Les 4 espèces principales
Le nom botanique du chèvrefeuille est Lonicera. Ce genre compte des arbustes persistants (L. nitida), des couvre-sols (L. pileata), et, bien sûr, des grimpantes. Dans cette catégorie, l’espèce L. japonica compte quelques cultivars très connus comme ‘Halliana’, un vigoureux qui monte à 8 m. Ses fleurs blanches virent au fil du temps vers le jaune. ‘Chinensis’ (fleurs jaunes et blanches) et ‘Superba’ (fleurs rouge corail) grimpent à 6 m. Plus originale, ‘Aureoreticulata’ a des feuilles vert tendre veiné de jaune.
Autre espèce, L. heckrotii est très florifère même si elle dépasse rarement 5 m de haut (ce qui est déjà beau). L’un des cultivars les plus connus est ‘Gold Flame’ avec ses fleurs jaune orangé et rose. Au sein de l’espèce L. periclymenum, on adore les longues floraisons de ‘Graham Thomas’, blanc virant au jaune de juin à octobre. La belle ‘Serotina’, blanc foncé, est au top en fin d’été.
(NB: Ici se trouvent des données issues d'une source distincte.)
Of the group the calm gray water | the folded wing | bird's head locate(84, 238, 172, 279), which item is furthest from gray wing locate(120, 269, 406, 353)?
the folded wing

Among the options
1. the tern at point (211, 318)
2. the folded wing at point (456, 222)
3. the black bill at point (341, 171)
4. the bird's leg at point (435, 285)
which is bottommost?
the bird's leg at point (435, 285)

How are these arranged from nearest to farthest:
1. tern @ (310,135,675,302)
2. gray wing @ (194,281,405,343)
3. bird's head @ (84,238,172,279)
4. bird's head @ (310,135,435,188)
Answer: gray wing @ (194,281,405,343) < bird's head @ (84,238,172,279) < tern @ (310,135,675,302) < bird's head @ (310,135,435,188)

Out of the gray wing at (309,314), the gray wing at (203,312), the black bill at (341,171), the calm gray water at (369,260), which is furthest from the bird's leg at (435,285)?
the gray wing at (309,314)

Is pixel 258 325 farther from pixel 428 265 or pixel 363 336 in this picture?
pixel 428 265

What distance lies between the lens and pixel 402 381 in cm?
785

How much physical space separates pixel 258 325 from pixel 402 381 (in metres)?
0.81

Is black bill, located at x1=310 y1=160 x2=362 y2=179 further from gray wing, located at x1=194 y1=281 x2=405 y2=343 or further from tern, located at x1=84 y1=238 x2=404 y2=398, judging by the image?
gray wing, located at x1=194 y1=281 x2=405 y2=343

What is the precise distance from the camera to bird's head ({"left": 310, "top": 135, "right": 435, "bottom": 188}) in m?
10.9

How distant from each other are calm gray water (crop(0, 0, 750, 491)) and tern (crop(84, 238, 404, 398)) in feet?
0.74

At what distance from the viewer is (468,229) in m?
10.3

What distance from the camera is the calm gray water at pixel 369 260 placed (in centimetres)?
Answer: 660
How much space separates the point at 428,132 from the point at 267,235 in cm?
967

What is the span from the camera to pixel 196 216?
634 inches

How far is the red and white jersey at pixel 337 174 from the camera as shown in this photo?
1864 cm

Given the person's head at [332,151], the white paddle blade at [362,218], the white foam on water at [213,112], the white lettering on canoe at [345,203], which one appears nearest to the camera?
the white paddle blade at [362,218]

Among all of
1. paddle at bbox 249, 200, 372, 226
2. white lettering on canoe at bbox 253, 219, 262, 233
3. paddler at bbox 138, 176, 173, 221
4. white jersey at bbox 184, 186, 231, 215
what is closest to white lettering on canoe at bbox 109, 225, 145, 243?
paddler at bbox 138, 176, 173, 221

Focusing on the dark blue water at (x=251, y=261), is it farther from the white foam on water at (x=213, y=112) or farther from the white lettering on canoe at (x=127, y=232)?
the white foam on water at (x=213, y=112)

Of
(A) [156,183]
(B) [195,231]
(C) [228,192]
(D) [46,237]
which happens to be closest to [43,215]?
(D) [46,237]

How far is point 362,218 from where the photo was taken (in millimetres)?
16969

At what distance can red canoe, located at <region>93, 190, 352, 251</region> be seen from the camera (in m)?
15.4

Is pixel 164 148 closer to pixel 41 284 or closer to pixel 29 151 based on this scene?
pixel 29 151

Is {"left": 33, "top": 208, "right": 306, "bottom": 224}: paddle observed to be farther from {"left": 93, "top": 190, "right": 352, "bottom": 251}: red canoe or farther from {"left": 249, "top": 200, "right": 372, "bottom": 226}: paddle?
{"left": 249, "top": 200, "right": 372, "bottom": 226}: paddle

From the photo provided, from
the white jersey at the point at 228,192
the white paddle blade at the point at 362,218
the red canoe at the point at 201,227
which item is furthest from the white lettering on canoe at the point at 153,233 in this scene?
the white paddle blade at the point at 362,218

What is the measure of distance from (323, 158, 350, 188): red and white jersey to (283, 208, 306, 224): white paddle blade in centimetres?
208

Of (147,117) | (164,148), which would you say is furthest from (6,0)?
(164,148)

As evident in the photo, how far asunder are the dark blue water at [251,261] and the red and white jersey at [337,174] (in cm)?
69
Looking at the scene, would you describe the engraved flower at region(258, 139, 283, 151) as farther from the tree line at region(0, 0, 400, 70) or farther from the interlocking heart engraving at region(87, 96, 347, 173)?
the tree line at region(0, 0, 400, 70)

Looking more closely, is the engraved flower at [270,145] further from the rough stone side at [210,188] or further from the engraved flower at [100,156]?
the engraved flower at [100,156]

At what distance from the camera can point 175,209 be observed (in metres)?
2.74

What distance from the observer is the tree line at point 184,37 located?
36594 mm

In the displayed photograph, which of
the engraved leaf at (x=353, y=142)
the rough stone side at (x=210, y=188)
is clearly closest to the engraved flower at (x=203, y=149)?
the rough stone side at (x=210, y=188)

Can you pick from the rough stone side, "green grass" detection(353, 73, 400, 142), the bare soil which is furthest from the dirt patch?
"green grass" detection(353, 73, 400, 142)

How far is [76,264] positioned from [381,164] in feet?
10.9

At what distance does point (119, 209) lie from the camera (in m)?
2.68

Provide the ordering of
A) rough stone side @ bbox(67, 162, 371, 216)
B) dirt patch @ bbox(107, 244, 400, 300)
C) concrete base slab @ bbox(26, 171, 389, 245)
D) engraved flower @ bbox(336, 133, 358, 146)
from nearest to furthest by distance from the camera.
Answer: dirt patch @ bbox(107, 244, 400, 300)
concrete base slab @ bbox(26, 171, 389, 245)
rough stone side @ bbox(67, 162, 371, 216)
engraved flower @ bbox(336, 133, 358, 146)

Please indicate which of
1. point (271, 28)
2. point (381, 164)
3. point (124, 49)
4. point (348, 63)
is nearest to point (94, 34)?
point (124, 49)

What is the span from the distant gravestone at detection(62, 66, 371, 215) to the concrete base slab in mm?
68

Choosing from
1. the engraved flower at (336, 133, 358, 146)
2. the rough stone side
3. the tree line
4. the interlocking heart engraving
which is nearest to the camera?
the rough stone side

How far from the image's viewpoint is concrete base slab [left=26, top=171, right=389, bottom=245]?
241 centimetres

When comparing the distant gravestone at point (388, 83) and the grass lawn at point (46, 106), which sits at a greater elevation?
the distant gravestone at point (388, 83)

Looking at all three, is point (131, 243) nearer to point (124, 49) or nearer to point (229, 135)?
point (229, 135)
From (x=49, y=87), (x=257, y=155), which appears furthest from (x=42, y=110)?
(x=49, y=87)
Enfin, si tous ces cultivars ont un parfum délicieux, c’est encore l’espèce L. caprifolium qui a le plus puissant, surtout en plein été. Tous ces chèvrefeuilles sont faciles, rustiques (-15° à -20°C) et de croissance rapide. Mais encore faut-il acheter un « bon » sujet.

Cherchez le bon plant
Chez un pépiniériste, vous ne devriez pas avoir de souci sur la qualité du sujet. Dans une jardinerie, vous devez inspecter la motte. Si les racines sortent en nombre du fond du pot, cela prouve qu’elles forment un bloc trop dense (on parle alors de « chignon »). Au mieux, prenez un autre sujet. Au pire, n’arrachez pas mais découpez le plastique pour libérer la motte en douceur et faites-la tremper dans une bassine d’eau un quart d’heure avant de planter.

Un support obligatoire
Les chèvrefeuilles aiment le soleil même si sous une ombre légère, ils sont souvent moins convoités par les pucerons. Leurs tiges sont volubiles, ce qui signifient qu’elles s’enroulent toutes seules autour d’un support. Mais encore faut-il leur en offrir un. Pas question de placer le chèvrefeuille le long d’un mur ou une cloison de bois lisse. Tendez près de cette paroi (sans plaquer contre la surface) un grillage ou un treillage. La plante pourra alors grimper.

Une taille bien utile
On dit souvent que le chèvrefeuille n’a pas besoin d’être taillé. C’est faux. Chaque année, en fin d’hiver, supprimez toutes les brindilles sèches et rabattez au moins de moitié les rameaux qui portent les yeux. La plante n’étouffera pas sous ses propres feuilles, sera plus florifère et moins sensible au blanc. Les sujets dégarnis et âgés sont rabattus à 1 m du sol pour les relancer.